Background: Cholera is an infectious disease caused by a gram negative bacteria, Vibrio cholerae. It was found for the first time in Niger during year 1970 and continues to occur as an issue of major public health importance.

Objectives: This study aimed at more accurately defining the burden of cholera in Niger.

Methods: Cholera surveillance data from the direction of epidemy surveillance and response reported to the Niger ministry of public health and the world health organization were reviewed and analyzed to determine trends in cholera disease.

Results: Of Niger’s 8 regions or states, 7 were very active in reporting cases each year between 1991 and 2015. Globally, cholera cases and deaths were 26,835 and 1,430, respectively (CFR = 5.3%).

Conclusions: Taken together, the epidemiological trends of cholera in Niger showed annual increase in frequency and length of outbreaks during the 21 years under review.
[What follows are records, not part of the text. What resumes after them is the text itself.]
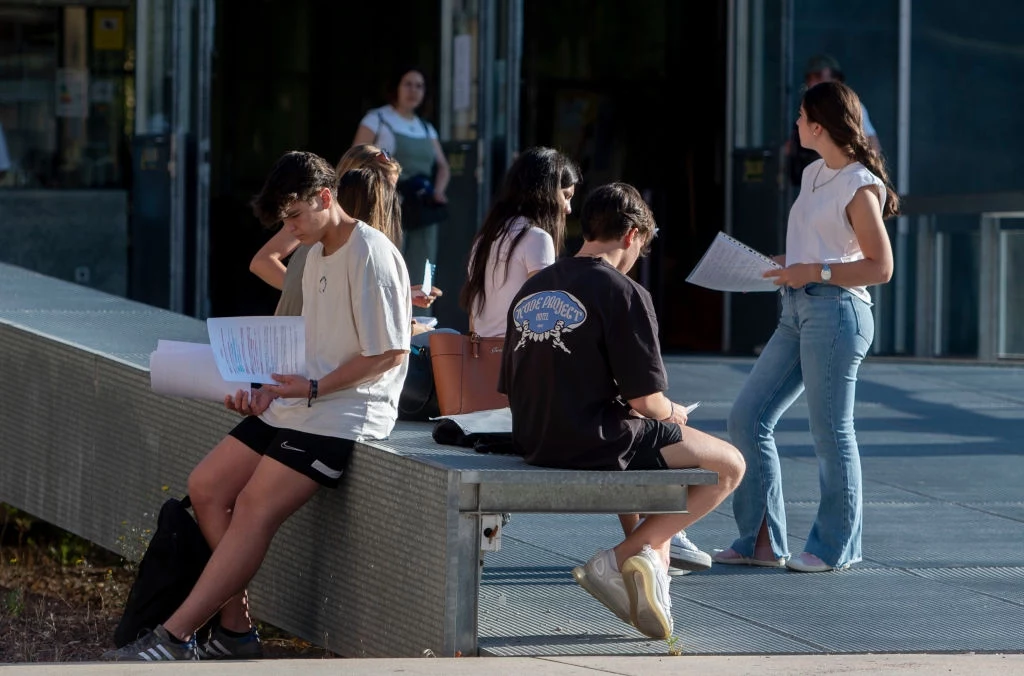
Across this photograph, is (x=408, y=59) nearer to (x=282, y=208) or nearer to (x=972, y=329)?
(x=972, y=329)

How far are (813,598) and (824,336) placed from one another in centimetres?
86

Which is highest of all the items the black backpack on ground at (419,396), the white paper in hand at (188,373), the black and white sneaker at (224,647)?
the white paper in hand at (188,373)

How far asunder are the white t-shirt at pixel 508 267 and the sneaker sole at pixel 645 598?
1.26m

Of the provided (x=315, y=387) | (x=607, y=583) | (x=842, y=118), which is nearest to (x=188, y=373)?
(x=315, y=387)

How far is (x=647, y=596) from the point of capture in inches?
184

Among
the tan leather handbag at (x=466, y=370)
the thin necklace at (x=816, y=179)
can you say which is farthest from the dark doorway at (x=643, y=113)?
the tan leather handbag at (x=466, y=370)

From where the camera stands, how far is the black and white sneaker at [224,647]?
16.5ft

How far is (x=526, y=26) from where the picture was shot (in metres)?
14.0

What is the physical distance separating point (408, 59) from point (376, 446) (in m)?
10.1

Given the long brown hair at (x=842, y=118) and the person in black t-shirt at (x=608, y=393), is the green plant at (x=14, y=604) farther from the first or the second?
the long brown hair at (x=842, y=118)

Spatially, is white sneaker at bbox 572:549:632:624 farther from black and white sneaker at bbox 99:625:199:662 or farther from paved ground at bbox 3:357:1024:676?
black and white sneaker at bbox 99:625:199:662

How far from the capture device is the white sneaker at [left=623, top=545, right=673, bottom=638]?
4.68 metres

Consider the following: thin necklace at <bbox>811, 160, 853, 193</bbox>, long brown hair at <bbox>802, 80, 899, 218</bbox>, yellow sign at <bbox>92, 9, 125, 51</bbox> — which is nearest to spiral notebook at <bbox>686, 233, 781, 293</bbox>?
thin necklace at <bbox>811, 160, 853, 193</bbox>

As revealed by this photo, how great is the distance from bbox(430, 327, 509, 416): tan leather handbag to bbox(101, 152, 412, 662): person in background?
1.90 ft
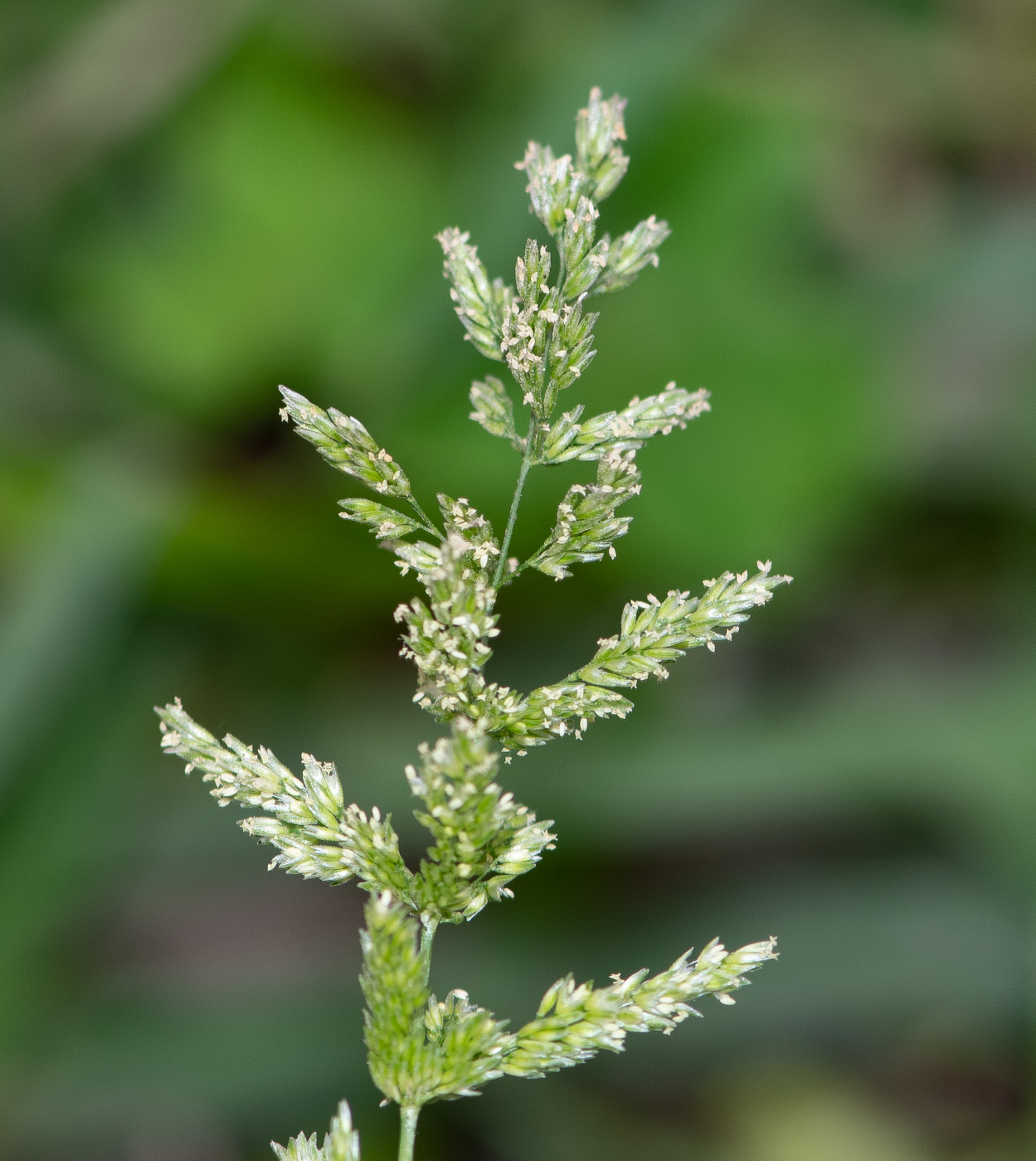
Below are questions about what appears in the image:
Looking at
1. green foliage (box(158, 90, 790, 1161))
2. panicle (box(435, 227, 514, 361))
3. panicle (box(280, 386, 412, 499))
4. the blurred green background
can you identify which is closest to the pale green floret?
green foliage (box(158, 90, 790, 1161))

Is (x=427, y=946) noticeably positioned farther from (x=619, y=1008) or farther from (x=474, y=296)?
(x=474, y=296)

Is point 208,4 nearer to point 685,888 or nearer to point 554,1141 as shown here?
point 685,888

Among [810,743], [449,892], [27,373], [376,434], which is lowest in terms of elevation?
[449,892]

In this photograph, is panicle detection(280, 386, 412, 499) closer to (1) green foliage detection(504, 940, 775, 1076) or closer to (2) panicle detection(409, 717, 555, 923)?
(2) panicle detection(409, 717, 555, 923)

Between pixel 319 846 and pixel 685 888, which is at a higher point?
pixel 685 888

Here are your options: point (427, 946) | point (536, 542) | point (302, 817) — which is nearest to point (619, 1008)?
point (427, 946)

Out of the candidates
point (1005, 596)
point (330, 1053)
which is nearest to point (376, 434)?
point (330, 1053)

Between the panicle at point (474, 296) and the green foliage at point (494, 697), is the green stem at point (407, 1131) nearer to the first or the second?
the green foliage at point (494, 697)
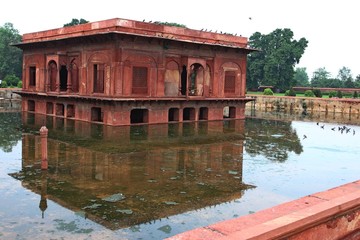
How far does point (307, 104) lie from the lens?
→ 37.9 meters

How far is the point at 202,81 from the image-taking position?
2367 cm

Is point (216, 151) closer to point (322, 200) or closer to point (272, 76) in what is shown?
point (322, 200)

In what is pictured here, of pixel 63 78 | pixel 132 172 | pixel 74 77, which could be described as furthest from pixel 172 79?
pixel 132 172

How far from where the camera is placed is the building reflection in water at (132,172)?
285 inches

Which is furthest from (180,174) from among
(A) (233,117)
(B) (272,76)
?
(B) (272,76)

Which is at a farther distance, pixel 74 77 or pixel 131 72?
pixel 74 77

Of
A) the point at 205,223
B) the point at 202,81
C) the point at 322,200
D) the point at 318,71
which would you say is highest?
the point at 318,71

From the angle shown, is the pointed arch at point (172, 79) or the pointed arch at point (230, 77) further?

To successfully reduce the burden of cholera outbreaks in Niger, concerted efforts by the government and non-government organizations as development partners through longterm investments are urgently needed to strengthen preventive measures for early detection and confirmation of cases, followed by a well-coordinated, timely, and effective response.

Keywords

Africa Niger Epidemiology Cholera Outbreaks Surveillance Vibrio Cholerae

Copyright © 2017, International Journal of Infection. This is an open-access article distributed under the terms of the Creative Commons Attribution-NonCommercial 4.0 International License (http://creativecommons.org/licenses/by-nc/4.0/) which permits copy and redistribute the material just in noncommercial usages, provided the original work is properly cited.

1. Background

Cholera is an enteric gastroenteritis disease caused by gram negative bacteria known as Vibrio cholerae, either type O1 or O139. The disease is considered among the leading causes of morbidity in Niger and can effect both children and adults. Cholera cases have been reported annually in many parts of the world. Cholera outbreaks have persisted for long in many African countries since 1970. In 1971, Niger experienced its first worst cholera outbreak with 9265 cases, including 2344 deaths (CFR% = 25.3) (case fatality rate) (1). Since this disaster, cholera outbreaks have been reported annually, with the exception of a few years, in Niger.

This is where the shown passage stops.